The terrible contracts given to offensive players (most notably Jared Goff and Todd Gurley, with the receivers close behind) come at a cost. It will come at the expense of some players this offseason, with the real pinch being tied hands throughout free agency.
Now over at Turf Show Times, Kenneth Arthur speculates that Leonard Floyd is one of the likely candidates to be over-budget. Floyd was even more devastating this season to Seattle than Aaron Donald as the team spent their effort containing Donald.
Meanwhile, the frequent first-round handouts to get Jalen Ramsey and now Stafford make it rare for L.A. to be able to maintain through the draft. Rare because finding multi-year starters without eight years of firsts has simply not been tried before.
This will be fascinating to watch. The point here is simply that if this experiment fails, I’m not sure how the Rams go about a rebuild. They would need to wait 2-3 years after the 2021 season to even begin rebuilding, which is a multi-year process. If it does fail, Sean McVay could end up like the 2017 “Sacksonville” Jaguars defense. Ramsey and Co. sprang up seemingly out of nowhere to become an overnight elite defensive nightmare. Just three years later they’ve got the number one overall pick and have everyone wondering what happened.

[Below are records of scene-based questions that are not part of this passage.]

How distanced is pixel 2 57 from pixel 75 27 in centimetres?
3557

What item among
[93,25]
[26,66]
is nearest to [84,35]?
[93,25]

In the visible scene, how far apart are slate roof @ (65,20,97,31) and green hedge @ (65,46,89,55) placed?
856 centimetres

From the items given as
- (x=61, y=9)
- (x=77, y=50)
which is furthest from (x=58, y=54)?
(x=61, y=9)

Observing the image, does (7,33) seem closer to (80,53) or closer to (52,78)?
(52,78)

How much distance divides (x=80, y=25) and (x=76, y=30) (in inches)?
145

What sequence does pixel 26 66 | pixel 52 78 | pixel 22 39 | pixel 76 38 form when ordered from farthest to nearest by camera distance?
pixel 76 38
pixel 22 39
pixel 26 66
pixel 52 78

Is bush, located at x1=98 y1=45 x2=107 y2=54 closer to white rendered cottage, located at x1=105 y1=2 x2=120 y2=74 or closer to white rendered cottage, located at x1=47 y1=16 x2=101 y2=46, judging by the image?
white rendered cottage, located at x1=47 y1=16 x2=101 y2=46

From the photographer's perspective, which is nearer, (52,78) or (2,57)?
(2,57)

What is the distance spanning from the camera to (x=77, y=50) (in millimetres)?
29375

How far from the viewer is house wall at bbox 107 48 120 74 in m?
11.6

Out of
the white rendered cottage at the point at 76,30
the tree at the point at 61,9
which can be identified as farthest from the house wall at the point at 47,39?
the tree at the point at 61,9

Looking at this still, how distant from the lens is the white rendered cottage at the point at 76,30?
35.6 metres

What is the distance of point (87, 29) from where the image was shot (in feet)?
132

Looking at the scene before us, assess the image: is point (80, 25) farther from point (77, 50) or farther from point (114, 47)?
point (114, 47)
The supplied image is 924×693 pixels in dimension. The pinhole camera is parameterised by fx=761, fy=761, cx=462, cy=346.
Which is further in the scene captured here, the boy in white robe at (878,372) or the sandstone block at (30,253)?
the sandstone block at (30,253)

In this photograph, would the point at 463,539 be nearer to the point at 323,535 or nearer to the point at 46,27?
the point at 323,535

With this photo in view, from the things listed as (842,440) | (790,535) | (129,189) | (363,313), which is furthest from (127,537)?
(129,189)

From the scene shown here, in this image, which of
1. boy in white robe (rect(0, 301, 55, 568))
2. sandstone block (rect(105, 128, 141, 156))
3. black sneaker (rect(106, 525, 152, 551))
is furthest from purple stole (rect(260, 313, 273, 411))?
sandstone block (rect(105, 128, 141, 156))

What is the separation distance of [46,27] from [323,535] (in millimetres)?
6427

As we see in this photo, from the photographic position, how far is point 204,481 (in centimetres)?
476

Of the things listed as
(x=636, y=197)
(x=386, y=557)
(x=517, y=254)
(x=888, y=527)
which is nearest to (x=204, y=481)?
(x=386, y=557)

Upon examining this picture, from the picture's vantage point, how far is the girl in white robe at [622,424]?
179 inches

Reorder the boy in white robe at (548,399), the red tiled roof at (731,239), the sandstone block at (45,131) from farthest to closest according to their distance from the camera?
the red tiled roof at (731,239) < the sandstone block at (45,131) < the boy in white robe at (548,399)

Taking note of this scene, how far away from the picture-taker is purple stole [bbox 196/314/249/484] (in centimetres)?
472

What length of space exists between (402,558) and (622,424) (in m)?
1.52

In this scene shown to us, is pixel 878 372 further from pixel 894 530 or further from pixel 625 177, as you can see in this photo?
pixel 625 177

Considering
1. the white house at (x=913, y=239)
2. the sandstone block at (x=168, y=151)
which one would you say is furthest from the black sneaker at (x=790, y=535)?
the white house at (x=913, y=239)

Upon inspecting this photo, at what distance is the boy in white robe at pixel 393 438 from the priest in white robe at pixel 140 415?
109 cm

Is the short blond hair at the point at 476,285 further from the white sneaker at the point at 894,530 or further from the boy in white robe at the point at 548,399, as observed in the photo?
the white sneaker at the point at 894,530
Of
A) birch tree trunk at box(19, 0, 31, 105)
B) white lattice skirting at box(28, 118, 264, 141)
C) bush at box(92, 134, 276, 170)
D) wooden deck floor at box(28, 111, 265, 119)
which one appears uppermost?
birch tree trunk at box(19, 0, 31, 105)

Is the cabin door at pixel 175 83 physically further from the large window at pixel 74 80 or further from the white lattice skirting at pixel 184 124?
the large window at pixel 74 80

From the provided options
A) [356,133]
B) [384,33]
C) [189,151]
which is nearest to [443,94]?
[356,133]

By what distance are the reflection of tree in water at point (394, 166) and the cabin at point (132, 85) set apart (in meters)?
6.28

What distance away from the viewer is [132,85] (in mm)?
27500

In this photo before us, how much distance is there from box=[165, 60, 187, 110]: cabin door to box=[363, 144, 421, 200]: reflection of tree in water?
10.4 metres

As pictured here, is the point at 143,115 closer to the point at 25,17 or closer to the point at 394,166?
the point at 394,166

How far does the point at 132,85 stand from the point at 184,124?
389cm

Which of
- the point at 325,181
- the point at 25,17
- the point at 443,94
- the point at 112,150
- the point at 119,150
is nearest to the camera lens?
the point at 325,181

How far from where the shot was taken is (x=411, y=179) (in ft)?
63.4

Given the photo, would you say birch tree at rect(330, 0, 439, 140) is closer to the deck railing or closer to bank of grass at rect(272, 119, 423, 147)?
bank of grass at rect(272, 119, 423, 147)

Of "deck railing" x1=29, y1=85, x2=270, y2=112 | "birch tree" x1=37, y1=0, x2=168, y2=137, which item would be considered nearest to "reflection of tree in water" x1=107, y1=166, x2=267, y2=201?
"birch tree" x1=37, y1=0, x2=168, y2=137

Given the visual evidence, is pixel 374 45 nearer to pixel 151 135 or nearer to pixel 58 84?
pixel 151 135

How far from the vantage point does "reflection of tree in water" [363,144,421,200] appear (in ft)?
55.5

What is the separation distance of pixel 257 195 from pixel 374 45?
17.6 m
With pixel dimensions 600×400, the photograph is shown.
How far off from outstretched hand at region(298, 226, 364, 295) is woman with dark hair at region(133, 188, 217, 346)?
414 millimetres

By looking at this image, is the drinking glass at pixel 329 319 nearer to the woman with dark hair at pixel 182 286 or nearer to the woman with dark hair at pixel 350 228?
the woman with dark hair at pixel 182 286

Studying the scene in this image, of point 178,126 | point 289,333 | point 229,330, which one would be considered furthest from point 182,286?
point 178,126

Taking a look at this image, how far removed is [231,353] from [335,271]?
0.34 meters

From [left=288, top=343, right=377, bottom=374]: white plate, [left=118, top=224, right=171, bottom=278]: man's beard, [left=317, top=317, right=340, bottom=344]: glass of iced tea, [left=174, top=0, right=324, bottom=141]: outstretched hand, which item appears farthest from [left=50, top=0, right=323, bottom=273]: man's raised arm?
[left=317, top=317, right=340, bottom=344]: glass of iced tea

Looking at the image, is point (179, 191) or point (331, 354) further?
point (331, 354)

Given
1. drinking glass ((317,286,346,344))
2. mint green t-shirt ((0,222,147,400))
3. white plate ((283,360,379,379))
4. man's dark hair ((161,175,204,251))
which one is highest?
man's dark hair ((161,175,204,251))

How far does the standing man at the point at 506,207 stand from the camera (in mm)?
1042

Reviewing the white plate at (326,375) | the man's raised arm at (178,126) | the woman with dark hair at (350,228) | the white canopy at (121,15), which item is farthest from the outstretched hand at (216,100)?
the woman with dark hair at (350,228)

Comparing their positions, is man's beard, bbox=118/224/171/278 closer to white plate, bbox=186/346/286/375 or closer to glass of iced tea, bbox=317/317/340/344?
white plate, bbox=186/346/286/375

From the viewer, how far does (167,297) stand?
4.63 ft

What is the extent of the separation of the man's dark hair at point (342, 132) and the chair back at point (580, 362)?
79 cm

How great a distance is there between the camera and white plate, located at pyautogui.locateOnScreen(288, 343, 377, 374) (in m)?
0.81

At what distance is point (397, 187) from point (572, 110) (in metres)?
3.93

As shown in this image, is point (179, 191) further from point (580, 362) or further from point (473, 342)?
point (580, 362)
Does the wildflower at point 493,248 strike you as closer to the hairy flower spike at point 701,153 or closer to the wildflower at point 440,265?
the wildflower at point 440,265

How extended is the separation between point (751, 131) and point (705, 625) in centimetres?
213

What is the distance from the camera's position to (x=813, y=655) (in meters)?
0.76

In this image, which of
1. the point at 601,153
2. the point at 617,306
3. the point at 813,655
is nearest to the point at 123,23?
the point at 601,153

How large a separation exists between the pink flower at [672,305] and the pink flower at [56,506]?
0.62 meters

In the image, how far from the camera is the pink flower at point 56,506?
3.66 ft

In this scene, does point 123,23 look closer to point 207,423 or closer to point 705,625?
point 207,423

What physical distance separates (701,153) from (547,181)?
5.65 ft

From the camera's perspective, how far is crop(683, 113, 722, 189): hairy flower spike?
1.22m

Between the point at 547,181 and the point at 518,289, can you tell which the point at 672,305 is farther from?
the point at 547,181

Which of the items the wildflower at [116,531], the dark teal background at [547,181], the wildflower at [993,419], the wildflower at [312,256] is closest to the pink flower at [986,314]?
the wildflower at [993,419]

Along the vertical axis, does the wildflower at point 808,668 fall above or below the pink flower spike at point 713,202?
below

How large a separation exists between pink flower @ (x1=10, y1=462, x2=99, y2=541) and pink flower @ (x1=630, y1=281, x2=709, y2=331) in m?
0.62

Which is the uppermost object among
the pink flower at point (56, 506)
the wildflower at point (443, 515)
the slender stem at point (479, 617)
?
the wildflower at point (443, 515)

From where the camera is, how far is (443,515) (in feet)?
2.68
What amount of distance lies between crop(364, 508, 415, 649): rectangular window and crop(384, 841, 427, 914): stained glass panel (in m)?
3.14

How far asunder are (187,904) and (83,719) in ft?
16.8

McVay took the Rams to a Super Bowl in his second season, becoming the youngest coach ever to do so. They scored three points. Just three seasons later, if Stafford doesn’t carry this financial crisis into glory, I’m not convinced he would or should stick around through an impending marathon of recovery.
Slow and steady is not a good way to start a football game and I wish Pete Carroll’s teams would move the ball a little better in the first half. But Carroll has continued to produce good teams and raise the “next man up,” and over 10 years has not once put this team in dire straits for the future. Carroll’s legacy will almost certainly prevail here.